Your instructions:
Repeat all entries exactly.

Start

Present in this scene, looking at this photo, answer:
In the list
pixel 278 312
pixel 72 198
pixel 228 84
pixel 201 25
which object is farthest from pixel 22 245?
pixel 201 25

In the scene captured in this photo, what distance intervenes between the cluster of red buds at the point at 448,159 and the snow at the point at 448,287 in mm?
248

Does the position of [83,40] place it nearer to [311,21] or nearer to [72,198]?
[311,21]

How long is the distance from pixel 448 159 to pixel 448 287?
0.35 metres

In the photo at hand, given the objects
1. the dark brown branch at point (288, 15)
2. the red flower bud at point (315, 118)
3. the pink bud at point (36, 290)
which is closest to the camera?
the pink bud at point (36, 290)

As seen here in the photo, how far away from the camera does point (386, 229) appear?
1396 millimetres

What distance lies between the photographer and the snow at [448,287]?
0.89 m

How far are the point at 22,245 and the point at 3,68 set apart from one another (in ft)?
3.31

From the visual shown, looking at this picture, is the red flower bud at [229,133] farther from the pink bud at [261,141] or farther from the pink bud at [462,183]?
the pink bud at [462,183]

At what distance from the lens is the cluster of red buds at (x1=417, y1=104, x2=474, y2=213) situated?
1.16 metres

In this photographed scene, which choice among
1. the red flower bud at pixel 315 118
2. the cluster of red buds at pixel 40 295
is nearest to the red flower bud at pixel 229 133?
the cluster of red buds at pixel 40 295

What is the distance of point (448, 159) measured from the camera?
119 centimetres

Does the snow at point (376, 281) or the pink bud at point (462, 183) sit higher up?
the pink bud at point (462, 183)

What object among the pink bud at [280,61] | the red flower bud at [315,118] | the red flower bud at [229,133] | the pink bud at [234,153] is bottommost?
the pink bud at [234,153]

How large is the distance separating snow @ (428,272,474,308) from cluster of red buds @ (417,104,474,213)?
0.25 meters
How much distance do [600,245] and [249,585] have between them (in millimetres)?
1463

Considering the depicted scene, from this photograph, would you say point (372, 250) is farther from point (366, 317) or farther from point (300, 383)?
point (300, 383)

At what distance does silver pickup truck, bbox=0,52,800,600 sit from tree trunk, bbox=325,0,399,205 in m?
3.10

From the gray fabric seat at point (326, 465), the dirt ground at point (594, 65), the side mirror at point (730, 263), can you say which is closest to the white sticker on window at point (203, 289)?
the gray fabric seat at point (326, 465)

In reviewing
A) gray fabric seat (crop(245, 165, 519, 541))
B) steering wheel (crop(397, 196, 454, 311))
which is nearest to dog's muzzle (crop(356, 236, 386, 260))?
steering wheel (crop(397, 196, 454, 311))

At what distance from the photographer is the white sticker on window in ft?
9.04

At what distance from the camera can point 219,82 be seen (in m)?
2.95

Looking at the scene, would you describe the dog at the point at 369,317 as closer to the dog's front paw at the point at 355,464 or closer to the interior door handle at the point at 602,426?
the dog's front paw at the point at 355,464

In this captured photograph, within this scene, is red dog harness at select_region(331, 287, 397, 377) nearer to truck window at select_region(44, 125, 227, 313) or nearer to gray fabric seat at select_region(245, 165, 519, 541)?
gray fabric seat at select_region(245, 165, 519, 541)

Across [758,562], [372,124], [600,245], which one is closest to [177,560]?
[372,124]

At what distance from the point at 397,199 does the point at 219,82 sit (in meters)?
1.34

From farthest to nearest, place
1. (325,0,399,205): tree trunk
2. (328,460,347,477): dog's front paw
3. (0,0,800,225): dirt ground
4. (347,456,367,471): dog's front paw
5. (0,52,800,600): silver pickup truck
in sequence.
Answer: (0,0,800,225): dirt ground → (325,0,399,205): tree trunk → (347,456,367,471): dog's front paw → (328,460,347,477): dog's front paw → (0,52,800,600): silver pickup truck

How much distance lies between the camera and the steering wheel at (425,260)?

End

Finished task:
Present in this scene, looking at this photo, answer:
In the list
pixel 278 312
pixel 72 198
pixel 228 84
pixel 201 25
which object is farthest from pixel 22 245?
pixel 201 25

In the scene captured in this photo, what distance intervenes between the cluster of red buds at the point at 448,159 and the snow at the point at 448,287 in mm?
248

Does the position of [83,40] place it nearer to [311,21] or nearer to [72,198]?
[311,21]

How long is the distance from pixel 448 159 to pixel 448 287?
0.35 metres

In the photo at hand, given the objects
1. the dark brown branch at point (288, 15)
2. the red flower bud at point (315, 118)
3. the pink bud at point (36, 290)
which is closest to the camera?
the pink bud at point (36, 290)

As seen here in the photo, how far away from the camera does point (386, 229) appear?
1396 millimetres

What distance lies between the photographer and the snow at [448,287]?
0.89 m

How far are the point at 22,245 and the point at 3,68 set apart from one another (in ft)?
3.31

From the visual shown, looking at this picture, is the red flower bud at [229,133] farther from the pink bud at [261,141] or farther from the pink bud at [462,183]?
the pink bud at [462,183]

At what distance from the lens is the cluster of red buds at (x1=417, y1=104, x2=474, y2=213) situated?
1.16 metres

In this photographed scene, which choice among
1. the red flower bud at pixel 315 118
2. the cluster of red buds at pixel 40 295
is nearest to the red flower bud at pixel 229 133?
the cluster of red buds at pixel 40 295

What is the distance of point (448, 159) measured from the camera?
119 centimetres

Does the snow at point (376, 281) or the pink bud at point (462, 183) sit higher up?
the pink bud at point (462, 183)

What object among the pink bud at [280,61] | the red flower bud at [315,118] | the red flower bud at [229,133] | the pink bud at [234,153] is bottommost?
the pink bud at [234,153]

How large is the distance separating snow @ (428,272,474,308) from cluster of red buds @ (417,104,474,213)?
0.25 meters
How much distance do [600,245] and [249,585] have between them (in millimetres)?
1463

Considering the depicted scene, from this photograph, would you say point (372, 250) is farther from point (366, 317) or farther from point (300, 383)?
point (300, 383)

At what distance does silver pickup truck, bbox=0,52,800,600 sit from tree trunk, bbox=325,0,399,205 in m?
3.10

From the gray fabric seat at point (326, 465), the dirt ground at point (594, 65), the side mirror at point (730, 263), can you say which is closest to the white sticker on window at point (203, 289)?
the gray fabric seat at point (326, 465)

In reviewing
A) gray fabric seat (crop(245, 165, 519, 541))
B) steering wheel (crop(397, 196, 454, 311))
which is nearest to dog's muzzle (crop(356, 236, 386, 260))?
steering wheel (crop(397, 196, 454, 311))

At what distance from the photographer is the white sticker on window in ft?
9.04

At what distance from the camera can point 219,82 be seen (in m)?
2.95

Looking at the scene, would you describe the dog at the point at 369,317 as closer to the dog's front paw at the point at 355,464 or closer to the interior door handle at the point at 602,426?
the dog's front paw at the point at 355,464

In this captured photograph, within this scene, is red dog harness at select_region(331, 287, 397, 377) nearer to truck window at select_region(44, 125, 227, 313) or nearer to gray fabric seat at select_region(245, 165, 519, 541)?
gray fabric seat at select_region(245, 165, 519, 541)

Across [758,562], [372,124], [600,245], which one is closest to [177,560]?
[372,124]

At what distance from the point at 397,199 does the point at 219,82 sit (in meters)?
1.34

From farthest to nearest, place
1. (325,0,399,205): tree trunk
2. (328,460,347,477): dog's front paw
3. (0,0,800,225): dirt ground
4. (347,456,367,471): dog's front paw
5. (0,52,800,600): silver pickup truck
in sequence.
Answer: (0,0,800,225): dirt ground → (325,0,399,205): tree trunk → (347,456,367,471): dog's front paw → (328,460,347,477): dog's front paw → (0,52,800,600): silver pickup truck

How much distance lies between the camera and the steering wheel at (425,260)?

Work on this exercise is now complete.